Texto proporcionado:
_____

Antes de entrar a analizar las herramientas propuestas por el Reglamento para alcanzar dichos objetivos, es necesario hacer mención a su propia naturaleza jurídica, pues resulta –aunque cada vez menos- llamativa. Esta restauración de los ecosistemas degradados de toda la Unión Europea se impone por medio de un Reglamento y no una Directiva, como dictaría la lógica en el caso de una materia compartida con los Estados como es esta, más aún en un ámbito tan particular y propio de cada región como es el ambiental, cuyo mejor tratamiento requiere de la flexibilidad que ofrece la Directiva, frente a la rigidez del Reglamento. No obstante, dicho esto, la norma otorga un margen de adaptación amplio a los Estados miembros a la hora de aplicar las obligaciones impuestas y alcanzar los compromisos determinados en ella a lo largo de todo su articulado, lo que de fondo desvirtúa, en parte, la propia naturaleza y características de un Reglamento.

_____

Registros del conjunto:
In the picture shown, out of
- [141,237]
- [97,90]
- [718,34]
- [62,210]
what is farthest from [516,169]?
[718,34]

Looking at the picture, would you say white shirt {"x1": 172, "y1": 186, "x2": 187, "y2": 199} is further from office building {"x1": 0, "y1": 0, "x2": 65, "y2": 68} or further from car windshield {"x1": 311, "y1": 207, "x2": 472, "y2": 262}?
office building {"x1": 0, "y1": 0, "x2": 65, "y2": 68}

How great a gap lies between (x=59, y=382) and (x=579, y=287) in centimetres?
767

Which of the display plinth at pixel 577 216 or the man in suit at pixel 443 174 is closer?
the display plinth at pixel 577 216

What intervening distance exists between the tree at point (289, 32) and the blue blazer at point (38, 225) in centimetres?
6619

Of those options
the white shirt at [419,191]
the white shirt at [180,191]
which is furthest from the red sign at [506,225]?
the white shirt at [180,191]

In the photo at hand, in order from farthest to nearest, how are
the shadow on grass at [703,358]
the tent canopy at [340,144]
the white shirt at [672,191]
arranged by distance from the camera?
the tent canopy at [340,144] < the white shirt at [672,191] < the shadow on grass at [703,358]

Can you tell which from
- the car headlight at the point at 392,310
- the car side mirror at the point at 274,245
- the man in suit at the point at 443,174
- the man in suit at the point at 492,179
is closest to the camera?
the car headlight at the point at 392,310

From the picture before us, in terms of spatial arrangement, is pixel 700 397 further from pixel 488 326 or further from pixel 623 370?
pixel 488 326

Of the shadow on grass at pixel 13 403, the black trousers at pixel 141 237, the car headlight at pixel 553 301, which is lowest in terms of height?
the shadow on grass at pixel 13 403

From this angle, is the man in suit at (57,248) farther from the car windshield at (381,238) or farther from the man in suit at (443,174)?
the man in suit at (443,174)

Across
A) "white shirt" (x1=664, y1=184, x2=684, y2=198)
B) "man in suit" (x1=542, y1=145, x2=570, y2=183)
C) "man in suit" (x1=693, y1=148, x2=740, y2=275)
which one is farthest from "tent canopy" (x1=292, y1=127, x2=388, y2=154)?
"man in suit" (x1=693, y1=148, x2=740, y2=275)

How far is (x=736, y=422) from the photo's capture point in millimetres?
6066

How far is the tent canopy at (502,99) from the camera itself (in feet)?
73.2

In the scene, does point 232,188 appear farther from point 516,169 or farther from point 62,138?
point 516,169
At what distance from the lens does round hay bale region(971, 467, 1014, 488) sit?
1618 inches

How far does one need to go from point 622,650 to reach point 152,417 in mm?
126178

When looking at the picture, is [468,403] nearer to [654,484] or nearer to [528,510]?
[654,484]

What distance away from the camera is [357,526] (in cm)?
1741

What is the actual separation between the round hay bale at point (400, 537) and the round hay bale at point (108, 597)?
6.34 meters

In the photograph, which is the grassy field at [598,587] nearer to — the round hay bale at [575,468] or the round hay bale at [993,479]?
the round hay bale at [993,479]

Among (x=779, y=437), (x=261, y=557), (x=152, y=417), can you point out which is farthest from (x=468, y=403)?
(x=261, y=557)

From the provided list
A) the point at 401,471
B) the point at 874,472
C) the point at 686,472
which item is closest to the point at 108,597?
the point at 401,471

_____

Tarea breve 1:
Según el texto sobre el Reglamento de restauración de ecosistemas, ¿qué tipo de norma dictaría la lógica para una materia compartida con los Estados?
Tarea breve 2:
Enumera las palabras distintas que aparecen con mayúscula inicial en mitad de una oración en el texto sobre el Reglamento de restauración de ecosistemas.
Tarea breve 3:
Retoma, por favor, el texto sobre el Reglamento de restauración de ecosistemas a partir de su última oración.

Respuesta 1:
Una Directiva.

Respuesta 2:
Reglamento, Unión, Europea, Directiva, Estados.

Respuesta 3:
Los antecedentes que nutren la norma son claros: la Estrategia sobre Biodiversidad de aquí a 2030 diseñada en aplicación del Pacto Verde Europeo marcaba ya entonces las bases del presente Reglamento. Ahí se señalaba la necesidad de «incrementar la cobertura de zonas terrestres y marítimas protegidas con gran diversidad a partir de la red Natura 2000, (…) mejorar los ecosistemas dañados y restablecer su buen estado ecológico, incluidos los ecosistemas ricos en carbono, (…) ofrecer propuestas para hacer más ecológicas las ciudades europeas e incrementar la biodiversidad en los espacios urbanos». Esta Estrategia determinaba ya el compromiso de conferir protección jurídica, al menos, al 30 % de la superficie terrestre y marina de la Unión y establecía la obligación de velar por que no se produzca ningún deterioro en las tendencias y el estado de conservación de las especies y los hábitats protegidos y que al menos el 30 % de las especies y hábitats que en la actualidad no presenten un estado favorable alcancen ese estado o muestren una decidida tendencia positiva hacia dicho estado de aquí a 2030». Ese respaldo jurídico es el que pretende aportar ahora la presente norma, si bien los primeros recortes aparecen en este punto cuando el objeto del Reglamento (art. 1) rebaja el anterior porcentaje a, al menos, el 20% de la superficie, determinando la obligación para los Estados de establecer «medidas de restauración efectivas y basadas en la superficie al objeto de abarcar conjuntamente como objetivo de la Unión en las zonas y ecosistemas incluidos en el ámbito de aplicación del presente Reglamento, al menos el 20 % de las zonas terrestres y al menos el 20 % de las zonas marítimas de aquí a 2030 y todos los ecosistemas que necesiten restauración de aquí a 2050».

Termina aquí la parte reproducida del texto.